Grantee Spotlight

Adirondack Health Institute

Rural Health Care Coordination Program  

  

The Georgia Health Policy Center recently spoke to Amy Kohanski, the project director for the Chronic Disease Care Coordination Network at North Country Healthy Heart Network, and Katy Margison, the director of partner engagement and communications for Adirondack Health Institute, about launching a new referral network. 

  

To date, what has been the biggest accomplishment or win in your Care Coordination program?  
Katy: Our biggest accomplishment is our engagement and the network that we built. We consistently have anywhere from 32 to 40 individuals that join our monthly meetings, and that type of attendance is certainly on the higher side of most work groups that I have been involved with. Additionally, the focus groups that we developed specific to data collection and care coordination are getting eight to 15 participants. Folks are engaged with what we are doing even if the process sometimes feels sticky and slow. They have stayed with us and have remained engaged.

-=-=-

Task set:
[1] Answer these questions about the Adirondack Health Institute spotlight, one per line:
(a) What position does Amy Kohanski hold?
(b) How many individuals consistently join the monthly meetings?
(c) How many participants are the focus groups getting?
[2] Copy the stretch of the Adirondack Health Institute spotlight from "Rural Health Care" through "Care Coordination program?", reproducing it word for word.
[3] Resume the Adirondack Health Institute spotlight after its last sentence and keep it going.

Given data:
-=-=-

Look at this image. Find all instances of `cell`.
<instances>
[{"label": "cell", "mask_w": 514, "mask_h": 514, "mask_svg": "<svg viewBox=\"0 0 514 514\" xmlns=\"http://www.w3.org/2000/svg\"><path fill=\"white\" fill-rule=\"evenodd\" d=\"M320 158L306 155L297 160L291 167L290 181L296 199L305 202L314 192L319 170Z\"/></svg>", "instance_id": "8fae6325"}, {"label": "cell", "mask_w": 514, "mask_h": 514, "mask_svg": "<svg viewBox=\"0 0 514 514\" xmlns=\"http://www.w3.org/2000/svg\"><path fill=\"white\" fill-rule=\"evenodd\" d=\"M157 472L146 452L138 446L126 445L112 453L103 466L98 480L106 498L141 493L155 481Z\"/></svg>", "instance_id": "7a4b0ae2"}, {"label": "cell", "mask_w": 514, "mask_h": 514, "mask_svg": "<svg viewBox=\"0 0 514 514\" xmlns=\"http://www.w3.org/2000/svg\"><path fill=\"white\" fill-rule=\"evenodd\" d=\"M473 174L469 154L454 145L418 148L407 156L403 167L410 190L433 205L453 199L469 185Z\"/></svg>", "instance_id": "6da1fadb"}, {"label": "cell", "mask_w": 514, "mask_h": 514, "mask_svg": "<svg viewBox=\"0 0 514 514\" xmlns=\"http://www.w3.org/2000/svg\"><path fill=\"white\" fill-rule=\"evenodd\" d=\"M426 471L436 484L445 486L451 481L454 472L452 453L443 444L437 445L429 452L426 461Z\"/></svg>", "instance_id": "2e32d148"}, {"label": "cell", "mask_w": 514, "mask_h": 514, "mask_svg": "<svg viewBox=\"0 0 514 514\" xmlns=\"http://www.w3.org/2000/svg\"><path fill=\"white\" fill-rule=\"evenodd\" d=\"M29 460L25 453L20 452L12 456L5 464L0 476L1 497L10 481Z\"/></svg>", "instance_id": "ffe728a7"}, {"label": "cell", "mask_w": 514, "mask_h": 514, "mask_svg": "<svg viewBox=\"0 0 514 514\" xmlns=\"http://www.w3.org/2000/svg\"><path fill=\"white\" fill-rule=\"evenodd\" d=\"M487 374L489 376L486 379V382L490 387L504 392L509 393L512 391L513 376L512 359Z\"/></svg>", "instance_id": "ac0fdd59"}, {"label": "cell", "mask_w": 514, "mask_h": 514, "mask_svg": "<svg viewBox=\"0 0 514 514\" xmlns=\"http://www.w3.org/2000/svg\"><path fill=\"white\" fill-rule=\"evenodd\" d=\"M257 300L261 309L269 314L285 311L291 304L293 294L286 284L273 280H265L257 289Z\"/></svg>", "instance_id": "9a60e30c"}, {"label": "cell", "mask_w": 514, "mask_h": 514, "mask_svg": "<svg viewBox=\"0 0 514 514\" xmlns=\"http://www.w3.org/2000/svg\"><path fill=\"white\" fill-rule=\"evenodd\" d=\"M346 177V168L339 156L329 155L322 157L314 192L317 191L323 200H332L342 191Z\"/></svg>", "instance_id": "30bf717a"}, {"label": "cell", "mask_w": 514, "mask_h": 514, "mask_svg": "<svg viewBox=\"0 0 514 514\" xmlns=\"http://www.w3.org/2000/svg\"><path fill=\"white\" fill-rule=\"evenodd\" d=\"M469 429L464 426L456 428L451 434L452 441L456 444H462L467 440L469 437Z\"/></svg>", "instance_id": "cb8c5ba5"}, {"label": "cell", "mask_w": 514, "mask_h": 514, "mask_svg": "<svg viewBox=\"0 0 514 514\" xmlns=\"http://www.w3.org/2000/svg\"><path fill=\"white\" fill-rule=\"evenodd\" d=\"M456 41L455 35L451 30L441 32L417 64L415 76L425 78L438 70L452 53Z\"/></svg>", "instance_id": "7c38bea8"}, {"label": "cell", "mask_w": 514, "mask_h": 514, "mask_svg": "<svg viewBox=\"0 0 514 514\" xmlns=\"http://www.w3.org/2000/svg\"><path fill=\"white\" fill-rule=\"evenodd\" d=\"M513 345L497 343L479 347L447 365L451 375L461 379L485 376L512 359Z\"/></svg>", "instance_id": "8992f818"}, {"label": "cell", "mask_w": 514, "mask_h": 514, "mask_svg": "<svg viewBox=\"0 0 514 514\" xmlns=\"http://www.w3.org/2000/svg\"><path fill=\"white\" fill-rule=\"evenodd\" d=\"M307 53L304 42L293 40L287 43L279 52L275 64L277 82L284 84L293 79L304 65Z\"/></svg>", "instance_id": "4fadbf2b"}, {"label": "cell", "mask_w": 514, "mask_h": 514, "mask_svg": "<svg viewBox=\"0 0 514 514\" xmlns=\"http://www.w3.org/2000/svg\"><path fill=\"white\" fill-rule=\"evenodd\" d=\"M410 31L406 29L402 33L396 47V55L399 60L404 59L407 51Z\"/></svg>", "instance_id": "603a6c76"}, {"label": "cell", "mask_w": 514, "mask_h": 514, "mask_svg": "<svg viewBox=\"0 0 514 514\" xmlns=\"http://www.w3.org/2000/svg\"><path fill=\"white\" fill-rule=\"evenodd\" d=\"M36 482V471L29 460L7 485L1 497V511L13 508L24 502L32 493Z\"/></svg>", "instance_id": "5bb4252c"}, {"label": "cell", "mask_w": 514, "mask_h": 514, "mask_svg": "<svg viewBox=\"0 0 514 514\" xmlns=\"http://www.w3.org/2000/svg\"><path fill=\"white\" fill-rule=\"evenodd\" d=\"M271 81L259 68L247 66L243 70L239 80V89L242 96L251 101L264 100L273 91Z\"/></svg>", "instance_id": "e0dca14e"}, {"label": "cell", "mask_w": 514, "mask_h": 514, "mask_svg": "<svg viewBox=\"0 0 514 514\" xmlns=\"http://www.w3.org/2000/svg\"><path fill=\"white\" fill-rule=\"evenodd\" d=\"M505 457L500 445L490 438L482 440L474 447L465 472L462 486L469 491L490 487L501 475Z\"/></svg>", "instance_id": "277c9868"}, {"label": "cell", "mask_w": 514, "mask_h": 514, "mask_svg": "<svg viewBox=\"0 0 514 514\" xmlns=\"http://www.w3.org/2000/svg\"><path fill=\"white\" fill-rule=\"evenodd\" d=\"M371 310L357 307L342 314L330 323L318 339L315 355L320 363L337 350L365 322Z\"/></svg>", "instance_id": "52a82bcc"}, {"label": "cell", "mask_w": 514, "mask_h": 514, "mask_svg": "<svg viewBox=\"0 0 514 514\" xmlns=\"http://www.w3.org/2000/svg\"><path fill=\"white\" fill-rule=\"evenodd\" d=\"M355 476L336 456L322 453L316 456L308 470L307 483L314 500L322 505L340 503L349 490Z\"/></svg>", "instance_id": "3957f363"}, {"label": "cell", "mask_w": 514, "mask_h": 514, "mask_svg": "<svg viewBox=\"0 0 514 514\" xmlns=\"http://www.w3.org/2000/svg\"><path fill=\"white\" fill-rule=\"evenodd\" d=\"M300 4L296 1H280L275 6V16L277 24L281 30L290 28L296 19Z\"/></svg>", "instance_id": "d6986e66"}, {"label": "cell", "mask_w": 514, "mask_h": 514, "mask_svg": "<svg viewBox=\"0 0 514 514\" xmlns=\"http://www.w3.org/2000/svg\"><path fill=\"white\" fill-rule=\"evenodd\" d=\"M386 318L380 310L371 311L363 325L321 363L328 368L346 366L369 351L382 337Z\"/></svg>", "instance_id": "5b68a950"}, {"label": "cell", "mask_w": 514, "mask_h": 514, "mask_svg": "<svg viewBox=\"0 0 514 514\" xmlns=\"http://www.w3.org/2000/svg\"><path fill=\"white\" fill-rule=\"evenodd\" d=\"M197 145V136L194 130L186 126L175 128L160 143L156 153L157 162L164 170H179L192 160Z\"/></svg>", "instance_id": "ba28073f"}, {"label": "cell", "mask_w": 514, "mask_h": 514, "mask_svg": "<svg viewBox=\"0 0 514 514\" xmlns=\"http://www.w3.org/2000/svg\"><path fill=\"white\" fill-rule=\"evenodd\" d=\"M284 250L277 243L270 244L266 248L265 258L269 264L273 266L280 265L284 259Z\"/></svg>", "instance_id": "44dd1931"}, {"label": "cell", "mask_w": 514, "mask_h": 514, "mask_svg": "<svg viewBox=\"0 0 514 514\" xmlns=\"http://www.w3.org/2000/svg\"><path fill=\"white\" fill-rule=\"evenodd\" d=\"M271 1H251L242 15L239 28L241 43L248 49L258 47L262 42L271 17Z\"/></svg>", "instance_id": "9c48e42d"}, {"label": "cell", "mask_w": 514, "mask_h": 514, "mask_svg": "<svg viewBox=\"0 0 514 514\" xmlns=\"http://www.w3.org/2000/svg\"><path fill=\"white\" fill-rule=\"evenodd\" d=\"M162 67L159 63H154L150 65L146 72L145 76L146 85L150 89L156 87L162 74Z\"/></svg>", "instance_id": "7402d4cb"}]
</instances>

-=-=-

Answers to the tasks:
[1]
(a) She is the project director for the Chronic Disease Care Coordination Network at North Country Healthy Heart Network.
(b) Anywhere from 32 to 40.
(c) Eight to 15.

[2]
Rural Health Care Coordination Program  

  

The Georgia Health Policy Center recently spoke to Amy Kohanski, the project director for the Chronic Disease Care Coordination Network at North Country Healthy Heart Network, and Katy Margison, the director of partner engagement and communications for Adirondack Health Institute, about launching a new referral network. 

  

To date, what has been the biggest accomplishment or win in your Care Coordination program?

[3]
Amy: Our grant began as a different HRSA care coordination grant was coming to an end. Although that grant had a different focus, many of the same people and organizations wanted to stay involved with ours. In many ways we were able to pick up where they left off and keep the momentum going. We are in a large rural region up here in the North Country and we are known for our willingness to collaborate. It’s been great to see so many health systems and CBOs come together and talk about systems change.  

  

What is a tip or early learning that you would share with an organization launching a similar program?  
Amy: We walked into a grant and workplan that we did not write. It was very broad, and there were several roads we could go down. We learned right off the bat that we really needed to focus on narrowing it down to what is actually doable within the timeframe that we had. My advice would be to not to bite off more than you can chew. It is better to do less and do it really well than to do a lot poorly.  

  

Katy: Not being a part of the grant writing team was definitely a drawback, so I might recommend trying to keep at least one person on the grant writing team that is ultimately going to do the work. Additionally, Amy and I are not clinical care coordinators. There has been a learning curve, which is not a bad thing, and we have been relying on our great partners, but it would be helpful to have a care coordinator in the core group. 

  

How do you see participation in FORHP’s Care Coordination Program as impacting your broader health improvement efforts?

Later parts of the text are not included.